— begin Exercise material —
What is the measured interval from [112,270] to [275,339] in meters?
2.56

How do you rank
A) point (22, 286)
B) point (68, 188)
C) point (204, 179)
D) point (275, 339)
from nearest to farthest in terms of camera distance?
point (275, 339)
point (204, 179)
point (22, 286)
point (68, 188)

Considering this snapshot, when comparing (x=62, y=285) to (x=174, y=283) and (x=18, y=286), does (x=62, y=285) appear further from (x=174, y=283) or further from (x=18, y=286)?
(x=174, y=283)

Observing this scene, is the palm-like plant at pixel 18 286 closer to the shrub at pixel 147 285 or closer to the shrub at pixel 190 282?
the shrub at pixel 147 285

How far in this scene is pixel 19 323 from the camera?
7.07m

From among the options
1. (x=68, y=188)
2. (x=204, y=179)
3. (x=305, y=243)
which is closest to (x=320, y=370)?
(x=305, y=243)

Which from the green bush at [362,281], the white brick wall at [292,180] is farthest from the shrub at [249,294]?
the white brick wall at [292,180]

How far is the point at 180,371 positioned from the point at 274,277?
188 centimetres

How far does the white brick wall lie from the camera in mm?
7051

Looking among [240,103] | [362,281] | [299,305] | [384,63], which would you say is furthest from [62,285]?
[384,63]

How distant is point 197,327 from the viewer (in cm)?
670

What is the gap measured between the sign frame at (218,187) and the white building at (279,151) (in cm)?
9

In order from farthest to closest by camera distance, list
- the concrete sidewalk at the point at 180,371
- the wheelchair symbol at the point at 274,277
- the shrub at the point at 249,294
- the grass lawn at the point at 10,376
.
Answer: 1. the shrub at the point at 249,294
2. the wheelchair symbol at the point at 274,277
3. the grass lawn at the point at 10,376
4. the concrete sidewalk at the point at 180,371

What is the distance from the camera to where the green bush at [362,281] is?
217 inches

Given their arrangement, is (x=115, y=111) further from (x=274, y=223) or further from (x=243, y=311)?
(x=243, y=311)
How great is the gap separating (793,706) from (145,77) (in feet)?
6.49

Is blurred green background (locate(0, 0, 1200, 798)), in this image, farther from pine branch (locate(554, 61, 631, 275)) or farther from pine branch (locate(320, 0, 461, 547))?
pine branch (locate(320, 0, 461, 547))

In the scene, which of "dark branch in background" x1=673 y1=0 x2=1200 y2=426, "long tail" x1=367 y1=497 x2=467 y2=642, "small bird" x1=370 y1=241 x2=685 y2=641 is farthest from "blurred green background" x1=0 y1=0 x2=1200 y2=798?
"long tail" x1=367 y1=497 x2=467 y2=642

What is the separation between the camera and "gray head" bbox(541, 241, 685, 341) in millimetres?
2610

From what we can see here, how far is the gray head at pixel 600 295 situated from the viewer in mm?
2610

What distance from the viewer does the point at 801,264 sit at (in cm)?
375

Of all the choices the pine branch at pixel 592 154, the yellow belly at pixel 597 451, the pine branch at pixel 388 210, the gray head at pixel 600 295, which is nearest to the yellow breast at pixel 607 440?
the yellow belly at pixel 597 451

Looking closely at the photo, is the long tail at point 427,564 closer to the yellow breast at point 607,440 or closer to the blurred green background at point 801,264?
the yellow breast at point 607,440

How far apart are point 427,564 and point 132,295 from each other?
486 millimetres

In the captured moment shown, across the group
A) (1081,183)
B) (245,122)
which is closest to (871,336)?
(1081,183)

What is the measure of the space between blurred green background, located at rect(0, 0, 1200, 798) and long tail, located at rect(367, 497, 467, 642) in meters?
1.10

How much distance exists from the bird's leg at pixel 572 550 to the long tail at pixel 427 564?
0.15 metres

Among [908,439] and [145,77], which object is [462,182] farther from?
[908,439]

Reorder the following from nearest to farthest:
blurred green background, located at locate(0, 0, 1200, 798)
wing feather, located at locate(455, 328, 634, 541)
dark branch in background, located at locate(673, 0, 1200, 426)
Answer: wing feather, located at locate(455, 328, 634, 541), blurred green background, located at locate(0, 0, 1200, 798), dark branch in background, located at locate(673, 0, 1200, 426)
— end Exercise material —
Exercise instructions:
Set down, exactly and in full, the lines from the one containing "In the scene, which" through the end of the entries; no other line belongs.

Answer to the problem:
In the scene, which of "dark branch in background" x1=673 y1=0 x2=1200 y2=426, "long tail" x1=367 y1=497 x2=467 y2=642, "small bird" x1=370 y1=241 x2=685 y2=641 is farthest from "blurred green background" x1=0 y1=0 x2=1200 y2=798?
"long tail" x1=367 y1=497 x2=467 y2=642

What is the separation between the camera and "gray head" bbox(541, 241, 685, 341) in millimetres?
2610

From what we can see here, how far is the gray head at pixel 600 295 situated from the viewer in mm?
2610

What distance from the viewer does the point at 801,264 sit at (in cm)?
375

Of all the choices the pine branch at pixel 592 154, the yellow belly at pixel 597 451, the pine branch at pixel 388 210, the gray head at pixel 600 295, which is nearest to the yellow breast at pixel 607 440?
the yellow belly at pixel 597 451

Looking closely at the photo, is the long tail at point 427,564 closer to the yellow breast at point 607,440 or closer to the blurred green background at point 801,264?
the yellow breast at point 607,440

How far apart are point 427,564 and point 132,295 from each other?
486 millimetres

In the captured moment shown, across the group
A) (1081,183)
B) (245,122)
which is closest to (871,336)?
(1081,183)

What is the measure of the space between blurred green background, located at rect(0, 0, 1200, 798) and long tail, located at rect(367, 497, 467, 642) in meters?
1.10

How much distance exists from the bird's leg at pixel 572 550 to the long tail at pixel 427 564?
0.15 metres

Among [908,439] and [145,77], which object is [462,182] farther from?
[908,439]

Reorder the following from nearest to farthest:
blurred green background, located at locate(0, 0, 1200, 798)
wing feather, located at locate(455, 328, 634, 541)
dark branch in background, located at locate(673, 0, 1200, 426)
Answer: wing feather, located at locate(455, 328, 634, 541), blurred green background, located at locate(0, 0, 1200, 798), dark branch in background, located at locate(673, 0, 1200, 426)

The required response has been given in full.